IV. Prose was developing its capacity for expressing delicate shades of humor. In Chaucer and in Shakespeare, poetry had already excelled in this respect. Thomas Fuller (1608-1661), an Episcopal clergyman, displays an almost inexhaustible fund of humor in his History of the Worthies of England. We find scattered through his works passages like these:—
“A father that whipped his son for
swearing, and swore at him while
he whipped him, did more harm by his example than good by his
[Illustration: THOMAS FULLER.]
Speaking of a pious short person, Fuller says:—
“His soul had but a short diocese
to visit, and therefore might the
better attend the effectual informing thereof.”
Of the lark, he writes:—
“A harmless bird while living, not
trespassing on grain, and
wholesome when dead, then filling the stomach with meat, as formerly
the ear with music.”
Before Fuller, humor was rare in English prose writers, and it was not common until the first quarter of the next century.
V. Sir Thomas Browne (1605-1682), an Oxford graduate and physician, is best known as the author of three prose works: Religio Medici (Religion of a Physician, 1642), Vulgar Errors (1646), and Hydriotaphia or Urn Burial (1658).

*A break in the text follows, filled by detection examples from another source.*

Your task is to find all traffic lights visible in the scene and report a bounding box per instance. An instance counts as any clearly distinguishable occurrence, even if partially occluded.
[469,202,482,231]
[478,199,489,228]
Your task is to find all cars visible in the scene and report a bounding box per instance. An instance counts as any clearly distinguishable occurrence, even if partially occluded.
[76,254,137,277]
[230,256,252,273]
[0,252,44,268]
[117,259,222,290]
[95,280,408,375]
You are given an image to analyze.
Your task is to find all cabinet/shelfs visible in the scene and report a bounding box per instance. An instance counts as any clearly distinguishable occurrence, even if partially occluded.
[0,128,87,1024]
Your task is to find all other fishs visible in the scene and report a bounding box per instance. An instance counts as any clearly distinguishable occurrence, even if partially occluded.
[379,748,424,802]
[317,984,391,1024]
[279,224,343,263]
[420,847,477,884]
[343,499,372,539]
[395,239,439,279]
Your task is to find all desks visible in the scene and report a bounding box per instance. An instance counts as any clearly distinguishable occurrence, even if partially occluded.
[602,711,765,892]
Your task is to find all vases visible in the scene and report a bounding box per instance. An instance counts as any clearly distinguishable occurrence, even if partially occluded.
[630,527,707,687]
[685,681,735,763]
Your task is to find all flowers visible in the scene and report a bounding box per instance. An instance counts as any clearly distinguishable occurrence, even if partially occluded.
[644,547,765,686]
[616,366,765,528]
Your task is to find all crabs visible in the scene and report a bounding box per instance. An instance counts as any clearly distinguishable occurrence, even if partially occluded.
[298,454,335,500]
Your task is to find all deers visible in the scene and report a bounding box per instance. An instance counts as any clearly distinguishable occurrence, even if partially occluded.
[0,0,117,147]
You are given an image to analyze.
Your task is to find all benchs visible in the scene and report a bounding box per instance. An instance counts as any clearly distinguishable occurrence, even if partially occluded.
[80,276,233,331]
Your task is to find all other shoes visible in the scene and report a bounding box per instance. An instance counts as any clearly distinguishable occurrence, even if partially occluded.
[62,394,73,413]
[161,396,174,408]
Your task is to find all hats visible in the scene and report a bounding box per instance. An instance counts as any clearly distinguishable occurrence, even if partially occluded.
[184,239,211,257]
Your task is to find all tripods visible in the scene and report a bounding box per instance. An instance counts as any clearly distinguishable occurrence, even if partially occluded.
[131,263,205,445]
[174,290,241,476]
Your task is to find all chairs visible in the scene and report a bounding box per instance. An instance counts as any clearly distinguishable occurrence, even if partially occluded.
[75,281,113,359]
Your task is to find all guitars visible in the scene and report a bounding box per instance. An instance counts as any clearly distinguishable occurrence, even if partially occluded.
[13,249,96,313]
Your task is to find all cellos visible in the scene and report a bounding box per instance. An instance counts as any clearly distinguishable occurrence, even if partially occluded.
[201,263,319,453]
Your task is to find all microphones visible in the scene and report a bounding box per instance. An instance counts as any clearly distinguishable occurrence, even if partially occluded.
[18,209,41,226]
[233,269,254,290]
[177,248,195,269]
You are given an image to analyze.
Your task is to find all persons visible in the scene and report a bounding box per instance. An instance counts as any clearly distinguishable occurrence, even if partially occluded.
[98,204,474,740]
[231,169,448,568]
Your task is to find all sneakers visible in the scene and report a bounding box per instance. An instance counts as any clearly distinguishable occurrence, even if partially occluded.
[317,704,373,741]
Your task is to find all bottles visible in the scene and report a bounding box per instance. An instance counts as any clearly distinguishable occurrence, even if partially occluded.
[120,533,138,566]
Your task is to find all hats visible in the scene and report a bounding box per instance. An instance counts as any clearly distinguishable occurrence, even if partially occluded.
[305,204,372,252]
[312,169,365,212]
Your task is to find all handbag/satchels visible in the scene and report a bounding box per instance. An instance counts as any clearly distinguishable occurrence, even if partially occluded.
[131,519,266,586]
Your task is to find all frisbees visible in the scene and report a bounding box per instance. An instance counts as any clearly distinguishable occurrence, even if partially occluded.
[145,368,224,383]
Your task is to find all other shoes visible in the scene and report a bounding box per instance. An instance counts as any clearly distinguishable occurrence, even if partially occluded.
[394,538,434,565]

In imagination and poetic feeling, he has some kinship with the Elizabethans. He says in the Religio Medici:—
“Now for my life, it is a miracle of thirty years, which to relate were not a history but a piece of poetry, and would sound to common ears like a fable... Men that look upon my outside, perusing only my condition and fortunes, do err in my altitude; for I am above Atlas’s shoulders... There is surely a piece of divinity in us—something that was before the elements and owes no homage unto the sun.”
The Religio Medici, however, gives, not the Elizabethan, but the Puritan, definition of the world as “a place not to live in but to die in.”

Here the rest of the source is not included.